TEXTE CHOISI.
::::

En septembre dernier, l’initiative lancée par le mouvement «Jeunesse sans drogue», visant – entre autres – à interdire la prescription médicalisée d’héroïne, a été largement rejetée par le peuple. La Confédération s’est donc logiquement sentie en droit de poursuivre son programme, réservé aux toxicomanes de longue date, sévèrement dépendants et sur lesquels les autres traitements ont échoué. Au début de l’année, 800 personnes suivaient un tel programme, mais il faudra 3000 places (sur une population de 30 000 toxicomanes en Suisse) pour répondre aux demandes des centres assurant soins et distribution.
Le calcul est simple: si, comme l’annonce le Département fédéral de l’intérieur, 800 places reviennent à 16 millions de francs, 3000 places coûteront environ 60 millions. Et c’est bien ce qui inquiète les caisses maladie. «Tous les moyens seront mis en marche pour étouffer dans l’œuf une telle évolution», a-t-on pu même lire dans Actuel, l’organe du Concordat des assureurs-maladie suisses (fév. 98). Pour Reto Flück, auteur de l’article, le financement de programmes tendant à la prescription d’héroïne ne peut être du ressort des caisses maladie, car ces programmes représentent avant tout une tâche sociale. Ils doivent donc être pris en charge par la Confédération, les cantons, les communes et les organismes privés.
La médecine d’abord
La doctoresse Annie Mino, responsable du programme genevois de prescription d’héroïne, ne partage évidemment pas du tout cette façon de voir les choses: «Jusqu’à nouvel avis, la prescription d’une molécule n’incombe pas aux services sociaux, mais à la médecine. Nous avons prouvé l’efficacité de nos traitements sur des personnes extrêmement touchées. Je ne comprends pas pourquoi les assureurs voudraient maintenant faire une distinction entre ceux que nous faisons avec la prescription de méthadone ou d’héroïne.»

::::

DONNÉES RECUEILLIES.
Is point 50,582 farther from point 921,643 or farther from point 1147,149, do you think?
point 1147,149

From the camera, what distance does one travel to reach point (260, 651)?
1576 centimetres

::::

EXERCICE À TRAITER.
Pouvez-vous recopier mot pour mot le passage du texte choisi qui va de « Le calcul est » jusqu'à « les organismes privés. » inclus ?

EXERCICE CORRIGÉ.
Le calcul est simple: si, comme l’annonce le Département fédéral de l’intérieur, 800 places reviennent à 16 millions de francs, 3000 places coûteront environ 60 millions. Et c’est bien ce qui inquiète les caisses maladie. «Tous les moyens seront mis en marche pour étouffer dans l’œuf une telle évolution», a-t-on pu même lire dans Actuel, l’organe du Concordat des assureurs-maladie suisses (fév. 98). Pour Reto Flück, auteur de l’article, le financement de programmes tendant à la prescription d’héroïne ne peut être du ressort des caisses maladie, car ces programmes représentent avant tout une tâche sociale. Ils doivent donc être pris en charge par la Confédération, les cantons, les communes et les organismes privés.